Alex Kermes is an art history graduate student completing his qualifying paper on the 19th century painter, Joshua Johnson. He was awarded the Art History Department Graduate Research Grant to help make this project possible. Alex will be presenting his qualifying paper research at the Art History Graduate Forum on December 18.
Joshua Johnson, the topic of study for my Qualifying Paper, is an enigmatic figure since so much of his life is unknown. Few details have trickled down from decades of scholarship on Johnson, who is considered the first African American portraitist in the U.S. I experienced this enigma firsthand while conducting research on him, and felt the department’s travel grant would help me uncover a great deal more.
Johnson lived and worked in Baltimore, actively painting portraits of middle and upper class clientele from the late-1790s to mid-1820s. Although he owed much to the influence of painters around him, he devised a style all his own. His paintings are characterized by thin layering of oil paint, minimal shading on his subjects (often children), and frequent use of props.
The third largest city in the U.S. during this period, Baltimore had an active African American population, both slave and free. Citizens interacted with a diverse population, and my research has focused on how Johnson responded to such diversity – in spite of the limited sources. The travel grant helped me understand Johnson as a person, living and working as an artisan in a time defined by slave and free status.
The reality of slavery sunk in while I dug deep into the sources in the Maryland Historical Society’s (MHS) library archives. While there, I read a manifest from the 1780s containing all sorts of transactions in Baltimore, including the legal documentation that set Johnson free from slavery.
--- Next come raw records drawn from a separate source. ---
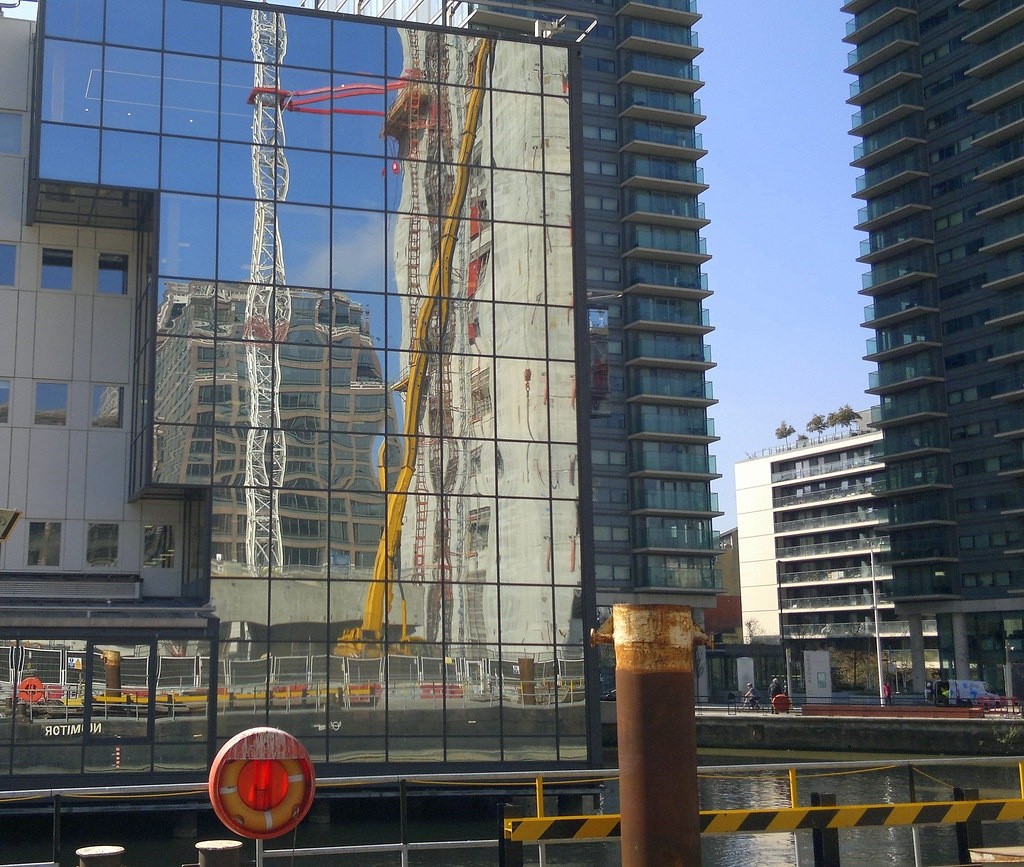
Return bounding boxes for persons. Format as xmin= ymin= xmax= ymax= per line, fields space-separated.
xmin=768 ymin=678 xmax=782 ymax=714
xmin=744 ymin=683 xmax=760 ymax=707
xmin=879 ymin=682 xmax=894 ymax=706
xmin=942 ymin=690 xmax=949 ymax=707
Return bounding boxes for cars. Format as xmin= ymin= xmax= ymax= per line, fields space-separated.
xmin=601 ymin=687 xmax=616 ymax=701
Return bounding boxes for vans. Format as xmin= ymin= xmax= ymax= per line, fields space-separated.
xmin=925 ymin=678 xmax=1002 ymax=709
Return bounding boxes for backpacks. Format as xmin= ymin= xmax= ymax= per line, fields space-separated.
xmin=771 ymin=684 xmax=778 ymax=695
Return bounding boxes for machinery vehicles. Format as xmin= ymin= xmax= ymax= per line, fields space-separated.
xmin=330 ymin=37 xmax=501 ymax=664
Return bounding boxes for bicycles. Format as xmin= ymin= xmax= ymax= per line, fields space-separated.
xmin=738 ymin=695 xmax=770 ymax=713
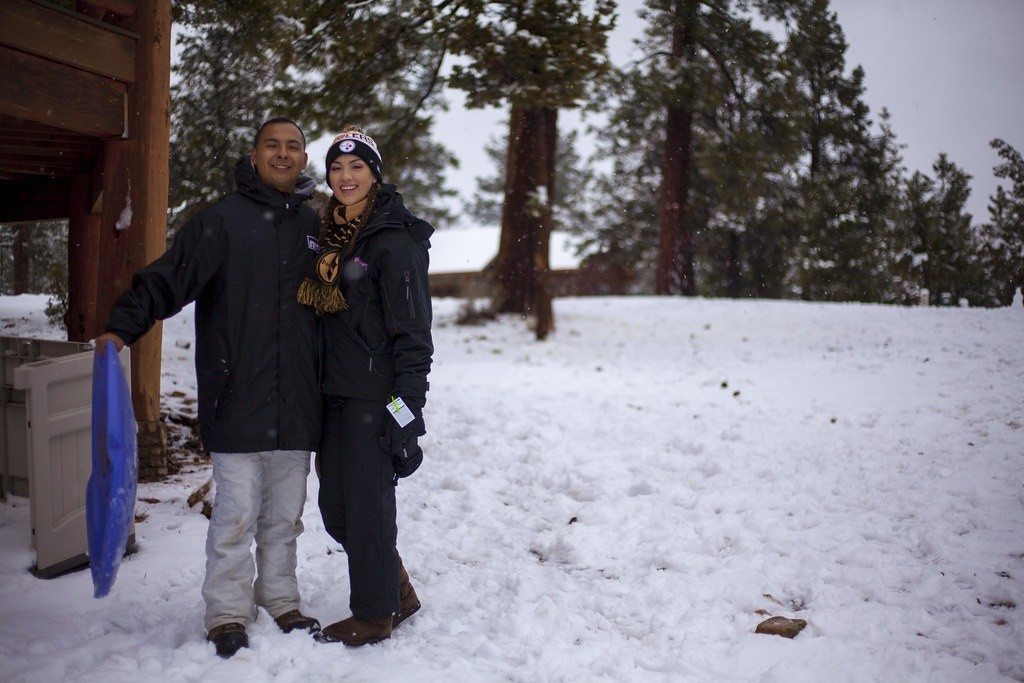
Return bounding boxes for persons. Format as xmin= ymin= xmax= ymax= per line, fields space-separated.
xmin=95 ymin=118 xmax=330 ymax=658
xmin=316 ymin=131 xmax=437 ymax=649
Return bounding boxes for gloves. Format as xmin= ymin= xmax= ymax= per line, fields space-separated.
xmin=391 ymin=433 xmax=424 ymax=479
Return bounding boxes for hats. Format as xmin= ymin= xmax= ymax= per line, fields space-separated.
xmin=324 ymin=126 xmax=383 ymax=190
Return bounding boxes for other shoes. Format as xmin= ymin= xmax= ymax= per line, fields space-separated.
xmin=391 ymin=562 xmax=422 ymax=629
xmin=321 ymin=613 xmax=393 ymax=646
xmin=206 ymin=622 xmax=249 ymax=656
xmin=275 ymin=610 xmax=322 ymax=637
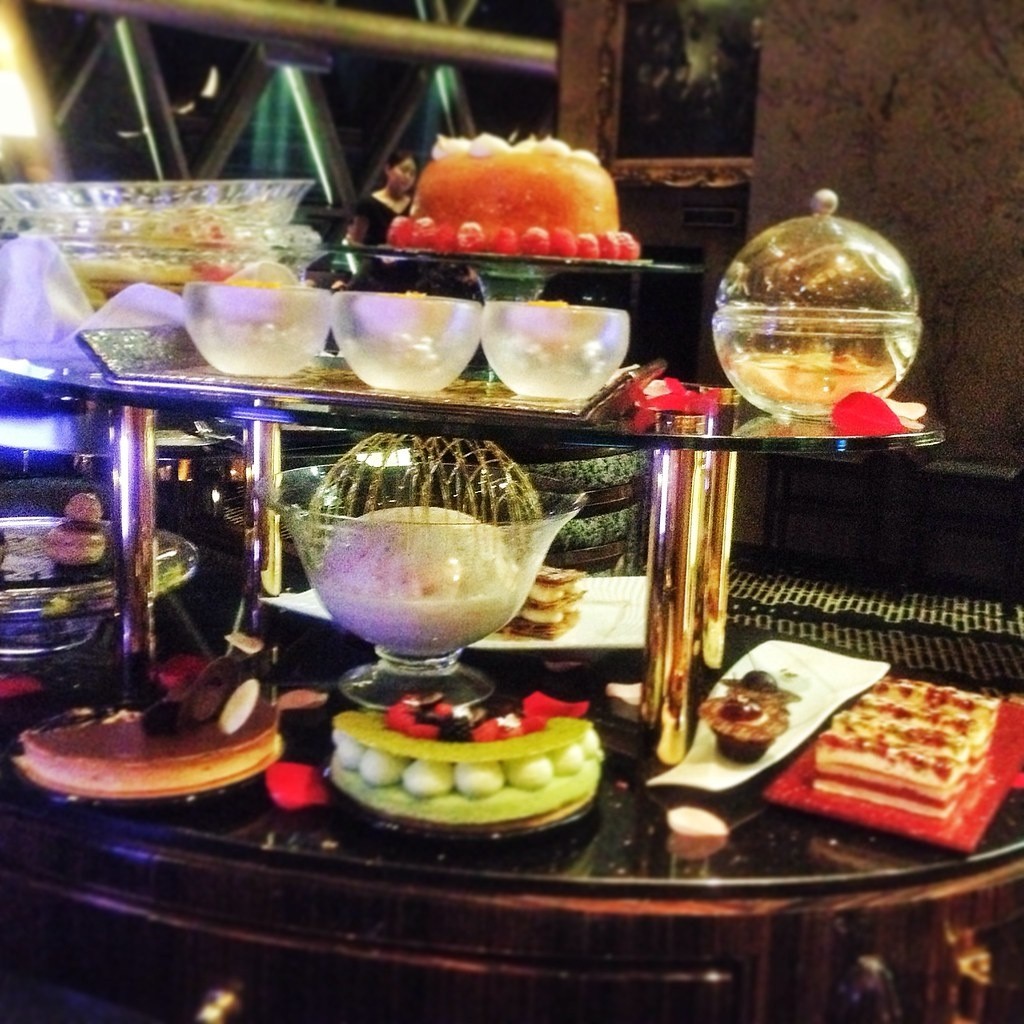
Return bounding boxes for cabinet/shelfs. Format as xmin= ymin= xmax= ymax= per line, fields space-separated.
xmin=0 ymin=241 xmax=1024 ymax=1024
On one hand, it was an important record to look at closely as it assigned the conditions for which Johnson would become free, while on the other hand, these same pages contained transactions for horses, livestock, and ships in the harbor. This provided a disheartening reminder about a significant segment of America’s history.
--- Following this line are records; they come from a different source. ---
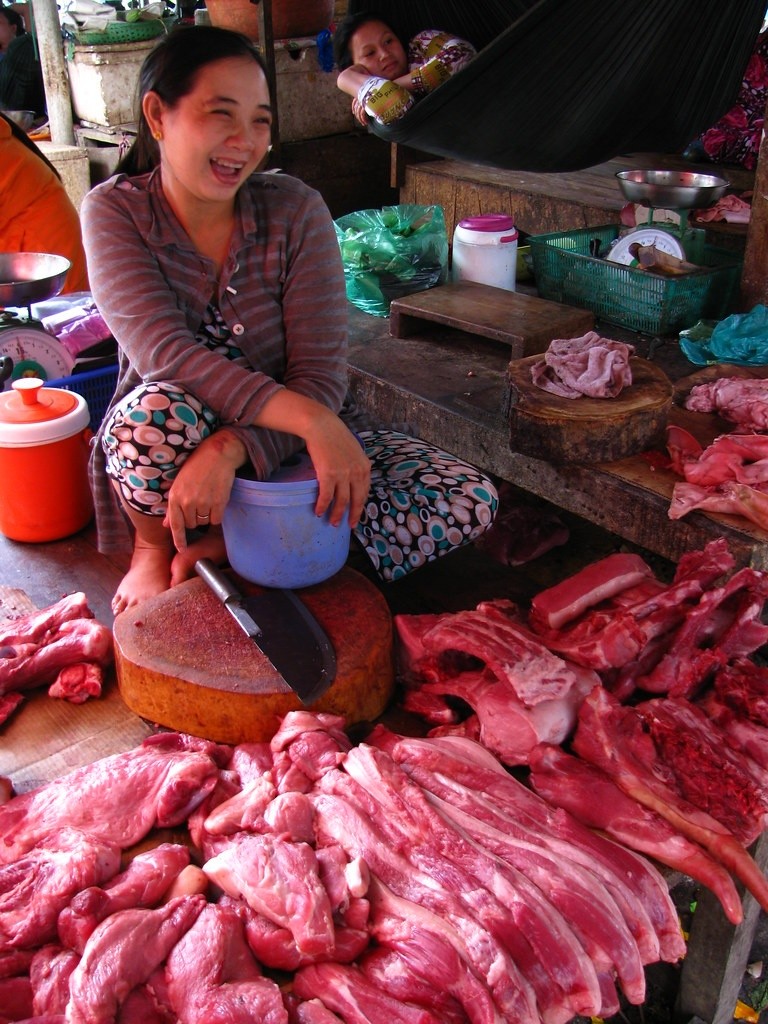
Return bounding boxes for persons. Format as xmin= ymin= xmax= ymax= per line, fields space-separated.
xmin=78 ymin=26 xmax=499 ymax=614
xmin=0 ymin=7 xmax=47 ymax=131
xmin=0 ymin=112 xmax=90 ymax=295
xmin=333 ymin=10 xmax=477 ymax=125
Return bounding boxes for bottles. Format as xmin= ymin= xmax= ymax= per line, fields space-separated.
xmin=451 ymin=213 xmax=519 ymax=292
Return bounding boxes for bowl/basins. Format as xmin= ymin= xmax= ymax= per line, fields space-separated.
xmin=0 ymin=109 xmax=36 ymax=131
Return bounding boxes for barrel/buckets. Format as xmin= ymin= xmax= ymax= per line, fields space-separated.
xmin=220 ymin=479 xmax=351 ymax=589
xmin=0 ymin=378 xmax=92 ymax=543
Still, the MHS provided me with a wealth of details that helped me piece together a personal history of Johnson’s life. I looked at newspaper advertisements of other artisans and city directories that listed Johnson’s various residences throughout his life in the 1800s.
As an art historian, it was important that I see his work in person and up close, and there are far more of his paintings in Baltimore than the St. Paul-Minneapolis area. The Maryland Historical Society is home to a few, though they have a strict photography policy, and other can be found at the Baltimore Museum of Art. I spent time at both to examine Johnson’s works, and simply because both are quite fabulous museums.
While drafting the prospectus for my qualifying paper, one of the major comments I received stressed the importance of bringing his works forward in my discussion. My focus had drifted too far into Johnson’s context that his actual paintings took on a seemingly secondary role. Studying his works in person changed that remarkably. The subtle ways he handled his paint differ throughout the periods of his career, making it possible to identify a Johnson work from 1804 versus one from 1814. This spoke a great deal to me about the work he received during this period and how he was able to hone his craft.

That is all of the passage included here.